The Cloud Storage Connectors

When deploying CDP clusters on cloud Infrastructure-as-a-Service (IaaS), you can take advantage of the native integration with the object storage services available on Amazon Simple Storage Service (S3) in AWS, Azure Data Lake Storage (ADLS) Gen2 in Azure, and Google Cloud Storage (GCS) in Google Cloud. This integration is through cloud storage connectors included with CDP. Their primary function is to help you connect to, access, and work with data the cloud storage services.

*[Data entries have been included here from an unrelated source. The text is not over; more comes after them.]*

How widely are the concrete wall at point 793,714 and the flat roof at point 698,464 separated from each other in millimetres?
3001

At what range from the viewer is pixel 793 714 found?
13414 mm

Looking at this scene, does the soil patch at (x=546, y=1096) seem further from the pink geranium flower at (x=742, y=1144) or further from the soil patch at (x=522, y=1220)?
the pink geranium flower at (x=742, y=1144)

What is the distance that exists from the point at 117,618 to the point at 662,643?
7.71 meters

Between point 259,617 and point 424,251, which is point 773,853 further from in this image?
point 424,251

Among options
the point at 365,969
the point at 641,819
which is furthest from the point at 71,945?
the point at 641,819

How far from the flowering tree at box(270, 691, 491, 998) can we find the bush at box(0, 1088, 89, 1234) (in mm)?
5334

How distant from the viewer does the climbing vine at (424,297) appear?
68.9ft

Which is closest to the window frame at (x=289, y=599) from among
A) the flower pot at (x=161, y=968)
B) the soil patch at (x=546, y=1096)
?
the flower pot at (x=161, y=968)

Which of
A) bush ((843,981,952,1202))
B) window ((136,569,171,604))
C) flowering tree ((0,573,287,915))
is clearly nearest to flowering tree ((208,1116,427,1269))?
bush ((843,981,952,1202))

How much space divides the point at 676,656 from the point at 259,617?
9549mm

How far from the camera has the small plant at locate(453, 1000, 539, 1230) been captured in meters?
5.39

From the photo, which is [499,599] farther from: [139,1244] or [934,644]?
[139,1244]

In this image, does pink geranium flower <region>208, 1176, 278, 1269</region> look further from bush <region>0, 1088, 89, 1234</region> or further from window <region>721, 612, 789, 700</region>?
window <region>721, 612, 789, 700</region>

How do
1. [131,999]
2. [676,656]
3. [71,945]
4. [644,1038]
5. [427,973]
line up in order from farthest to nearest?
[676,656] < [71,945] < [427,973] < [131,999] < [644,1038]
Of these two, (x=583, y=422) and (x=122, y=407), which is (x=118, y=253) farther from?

The Cloud Connectors allow you to access and work with data stored in Amazon S3, ADLS Gen2, and GCS storage services including but not limited to the following use cases:

Collect data for analysis and then load it into Hadoop ecosystem applications such as Hive or Spark directly from cloud storage services.
Persist data to cloud storage services for use outside of CDP clusters.
Copy data stored in cloud storage services to HDFS for analysis and then copy back to the cloud when done.
Share data between multiple CDP clusters, and between various external non-CDP systems.
Back up CDP clusters using distcp.

The cloud object store connectors are implemented as individual Hadoop modules. The libraries and their dependencies are automatically placed on the classpath.

Cloud Storage Service	Connector Description	URL Prefix
Amazon S3	The S3A connector enables reading and writing files stored in the Amazon S3 object store.	`s3a://`
ADLS Gen2	The ABFS connector enables reading and writing files stored in the ADLS Gen2 object store.	`abfs://`
GCS	The GCS connector supports reading and writing data in GCS.	`gcs://`